(Spatial relationship records)
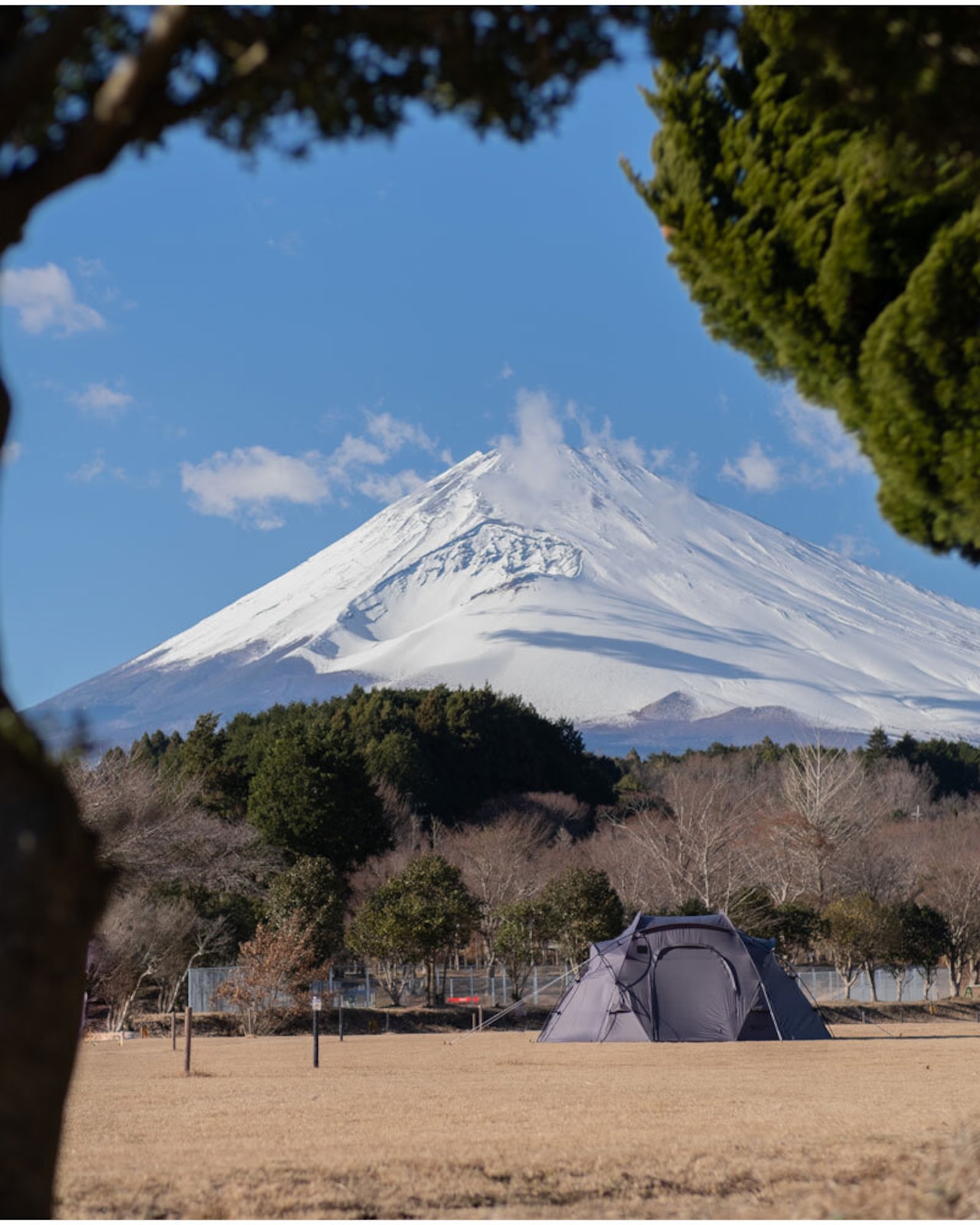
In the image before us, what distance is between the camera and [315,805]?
113 ft

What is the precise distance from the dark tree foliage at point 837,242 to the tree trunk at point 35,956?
358cm

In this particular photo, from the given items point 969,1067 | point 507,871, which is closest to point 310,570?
point 507,871

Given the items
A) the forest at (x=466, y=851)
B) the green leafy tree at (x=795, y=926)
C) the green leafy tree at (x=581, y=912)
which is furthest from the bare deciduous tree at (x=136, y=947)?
the green leafy tree at (x=795, y=926)

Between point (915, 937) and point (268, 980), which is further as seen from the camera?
point (915, 937)

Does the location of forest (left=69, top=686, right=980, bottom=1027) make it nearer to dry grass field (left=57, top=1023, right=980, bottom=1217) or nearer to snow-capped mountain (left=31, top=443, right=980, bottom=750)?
dry grass field (left=57, top=1023, right=980, bottom=1217)

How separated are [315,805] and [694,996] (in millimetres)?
15648

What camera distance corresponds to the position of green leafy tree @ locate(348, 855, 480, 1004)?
27.9 metres

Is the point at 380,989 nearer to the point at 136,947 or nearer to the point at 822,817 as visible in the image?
the point at 136,947

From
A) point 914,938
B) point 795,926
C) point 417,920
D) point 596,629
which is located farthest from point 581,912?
point 596,629

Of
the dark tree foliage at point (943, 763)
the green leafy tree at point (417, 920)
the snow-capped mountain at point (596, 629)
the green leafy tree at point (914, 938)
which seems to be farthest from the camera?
the snow-capped mountain at point (596, 629)

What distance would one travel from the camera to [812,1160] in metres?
6.83

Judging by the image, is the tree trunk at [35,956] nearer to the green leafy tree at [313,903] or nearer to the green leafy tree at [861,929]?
the green leafy tree at [313,903]

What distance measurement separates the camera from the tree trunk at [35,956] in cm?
279

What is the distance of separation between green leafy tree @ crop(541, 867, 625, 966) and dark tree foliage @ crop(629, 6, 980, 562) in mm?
23332
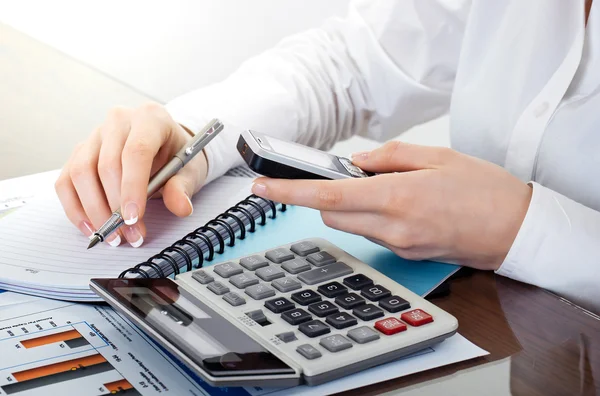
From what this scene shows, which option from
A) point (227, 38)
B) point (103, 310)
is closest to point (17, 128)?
point (103, 310)

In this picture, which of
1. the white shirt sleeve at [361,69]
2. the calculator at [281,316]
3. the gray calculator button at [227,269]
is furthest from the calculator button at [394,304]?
the white shirt sleeve at [361,69]

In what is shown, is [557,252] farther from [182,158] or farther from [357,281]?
[182,158]

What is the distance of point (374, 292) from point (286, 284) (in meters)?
0.06

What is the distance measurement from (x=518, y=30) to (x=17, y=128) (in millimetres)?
655

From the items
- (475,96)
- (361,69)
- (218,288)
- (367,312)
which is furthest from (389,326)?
(361,69)

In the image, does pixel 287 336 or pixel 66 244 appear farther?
pixel 66 244

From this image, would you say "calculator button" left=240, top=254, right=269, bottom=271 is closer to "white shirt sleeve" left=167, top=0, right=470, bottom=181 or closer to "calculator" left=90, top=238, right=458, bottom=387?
"calculator" left=90, top=238, right=458, bottom=387

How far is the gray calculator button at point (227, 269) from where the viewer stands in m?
0.52

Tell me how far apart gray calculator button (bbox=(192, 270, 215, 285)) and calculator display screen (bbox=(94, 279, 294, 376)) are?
0.6 inches

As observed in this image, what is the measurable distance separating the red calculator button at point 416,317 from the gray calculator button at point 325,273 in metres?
0.07

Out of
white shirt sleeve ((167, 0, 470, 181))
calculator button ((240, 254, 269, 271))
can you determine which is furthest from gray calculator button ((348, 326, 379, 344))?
white shirt sleeve ((167, 0, 470, 181))

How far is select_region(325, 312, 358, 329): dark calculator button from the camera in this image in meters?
0.46

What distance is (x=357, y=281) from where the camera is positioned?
0.52 m

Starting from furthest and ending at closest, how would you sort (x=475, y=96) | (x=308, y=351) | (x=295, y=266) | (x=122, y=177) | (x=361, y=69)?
1. (x=361, y=69)
2. (x=475, y=96)
3. (x=122, y=177)
4. (x=295, y=266)
5. (x=308, y=351)
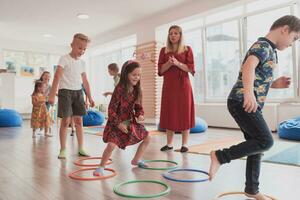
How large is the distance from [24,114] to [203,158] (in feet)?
26.7

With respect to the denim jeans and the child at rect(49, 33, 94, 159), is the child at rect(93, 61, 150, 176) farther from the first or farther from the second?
the denim jeans

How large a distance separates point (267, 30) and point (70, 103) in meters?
4.43

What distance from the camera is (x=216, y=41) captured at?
6.77 m

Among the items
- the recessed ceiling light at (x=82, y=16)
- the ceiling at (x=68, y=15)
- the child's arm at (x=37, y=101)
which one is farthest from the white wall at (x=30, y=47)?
the child's arm at (x=37, y=101)

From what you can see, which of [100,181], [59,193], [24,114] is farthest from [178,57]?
[24,114]

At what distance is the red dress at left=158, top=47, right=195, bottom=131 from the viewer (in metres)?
3.17

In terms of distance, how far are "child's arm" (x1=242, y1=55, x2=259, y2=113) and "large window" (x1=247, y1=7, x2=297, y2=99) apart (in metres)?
4.35

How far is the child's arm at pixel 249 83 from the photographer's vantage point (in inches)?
55.1

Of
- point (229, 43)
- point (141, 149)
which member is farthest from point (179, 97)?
point (229, 43)

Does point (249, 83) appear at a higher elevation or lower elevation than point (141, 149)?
higher

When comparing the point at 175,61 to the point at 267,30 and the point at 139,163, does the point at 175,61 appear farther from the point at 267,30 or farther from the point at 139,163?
the point at 267,30

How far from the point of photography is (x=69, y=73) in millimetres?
2975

## Exercise description
Rename "dark tree foliage" to "dark tree canopy" everywhere in the material above and reproduce it with everything else unchanged. Leave the pictures out of your answer.

## Exercise output
In the image before us, what distance is between the camera and [315,805]?
113 ft

What is the precise distance from the dark tree canopy at point 837,242 to the tree trunk at point 35,956?
358cm

In this particular photo, from the given items point 969,1067 | point 507,871, which is closest to point 310,570?
point 507,871

Given the items
A) the forest at (x=466, y=851)
B) the green leafy tree at (x=795, y=926)
C) the green leafy tree at (x=581, y=912)
which is furthest from the bare deciduous tree at (x=136, y=947)?
the green leafy tree at (x=795, y=926)

Between point (915, 937) and point (268, 980), which is further as seen from the camera?
point (915, 937)

Does the location of forest (left=69, top=686, right=980, bottom=1027) make it nearer to dry grass field (left=57, top=1023, right=980, bottom=1217) or nearer to snow-capped mountain (left=31, top=443, right=980, bottom=750)?
dry grass field (left=57, top=1023, right=980, bottom=1217)

How separated are [315,805] and [694,996] (in millimetres)?
15648

What camera distance corresponds to the position of green leafy tree @ locate(348, 855, 480, 1004)?
27.9 metres

Is the point at 380,989 nearer to the point at 136,947 or nearer to the point at 822,817 as visible in the image?
the point at 136,947

From
A) point 914,938
B) point 795,926
C) point 417,920
D) point 596,629
which is located farthest from point 581,912?
point 596,629

Of
the dark tree canopy at point (943, 763)
the green leafy tree at point (417, 920)
the snow-capped mountain at point (596, 629)
the green leafy tree at point (914, 938)
which seems to be farthest from the camera?
the snow-capped mountain at point (596, 629)

What distance would one travel from the camera to [812,1160] in metres?
6.83

Judging by the image, is the tree trunk at [35,956] nearer to the green leafy tree at [313,903] or nearer to the green leafy tree at [861,929]?
the green leafy tree at [313,903]

What distance measurement separates the camera from the tree trunk at [35,956] in cm?
279

What is the distance of separation between green leafy tree @ crop(541, 867, 625, 966) and dark tree canopy @ crop(629, 6, 980, 562) in mm?
23332
From what this scene shows, which option from
A) point (227, 38)
B) point (103, 310)
is closest to point (17, 128)?
point (103, 310)

In this picture, which of
1. the white shirt sleeve at [361,69]
2. the calculator at [281,316]
3. the gray calculator button at [227,269]
is furthest from the calculator button at [394,304]?
the white shirt sleeve at [361,69]

In what is shown, is [557,252] farther from [182,158] or farther from [357,281]?
[182,158]

What is the distance of point (374, 292) from point (286, 284) (in meters)?
0.06

What is the distance measurement from (x=518, y=30) to (x=17, y=128) (in millimetres)?
655

From the items
- (475,96)
- (361,69)
- (218,288)
- (367,312)
which is furthest from (389,326)?
(361,69)

In the image, does pixel 287 336 or pixel 66 244 appear farther?
pixel 66 244

From this image, would you say "calculator button" left=240, top=254, right=269, bottom=271 is closer to "white shirt sleeve" left=167, top=0, right=470, bottom=181 or closer to "calculator" left=90, top=238, right=458, bottom=387?
"calculator" left=90, top=238, right=458, bottom=387

How far is the gray calculator button at point (227, 269) from where the viewer stands in m?
0.52

Tell me how far apart gray calculator button (bbox=(192, 270, 215, 285)) and calculator display screen (bbox=(94, 279, 294, 376)) are?
0.6 inches

As observed in this image, what is the measurable distance separating the red calculator button at point 416,317 from the gray calculator button at point 325,273 in metres?
0.07

Out of
white shirt sleeve ((167, 0, 470, 181))
calculator button ((240, 254, 269, 271))
can you determine which is furthest from gray calculator button ((348, 326, 379, 344))?
white shirt sleeve ((167, 0, 470, 181))

How far is select_region(325, 312, 358, 329): dark calculator button from the camera in this image in meters?
0.46

What distance is (x=357, y=281) from where the camera is positioned?
0.52 m

Starting from furthest and ending at closest, how would you sort (x=475, y=96) | (x=308, y=351) | (x=295, y=266) | (x=122, y=177) | (x=361, y=69)?
1. (x=361, y=69)
2. (x=475, y=96)
3. (x=122, y=177)
4. (x=295, y=266)
5. (x=308, y=351)
How large is the distance from [24,114] to [203,158] (in feet)?
26.7

With respect to the denim jeans and the child at rect(49, 33, 94, 159), is the child at rect(93, 61, 150, 176) farther from the first or farther from the second?
the denim jeans

How large a distance separates point (267, 30) and point (70, 103) in meters?
4.43

What distance from the camera is (x=216, y=41) captured at?
6.77 m

Among the items
- the recessed ceiling light at (x=82, y=16)
- the ceiling at (x=68, y=15)
- the child's arm at (x=37, y=101)
which one is farthest from the white wall at (x=30, y=47)?
the child's arm at (x=37, y=101)

From what you can see, which of [100,181], [59,193], [24,114] is farthest from [178,57]?
[24,114]

At what distance is the red dress at left=158, top=47, right=195, bottom=131 from the viewer (in metres)?
3.17

In terms of distance, how far are "child's arm" (x1=242, y1=55, x2=259, y2=113) and "large window" (x1=247, y1=7, x2=297, y2=99) apart (in metres)?
4.35

How far is the child's arm at pixel 249 83 from the photographer's vantage point (in inches)?
55.1

Of
- point (229, 43)
- point (141, 149)
which member is farthest from point (179, 97)?
point (229, 43)

Does point (249, 83) appear at a higher elevation or lower elevation than point (141, 149)?
higher

When comparing the point at 175,61 to the point at 267,30 and the point at 139,163, does the point at 175,61 appear farther from the point at 267,30 or farther from the point at 139,163?
the point at 267,30

How far from the point of photography is (x=69, y=73) in millimetres?
2975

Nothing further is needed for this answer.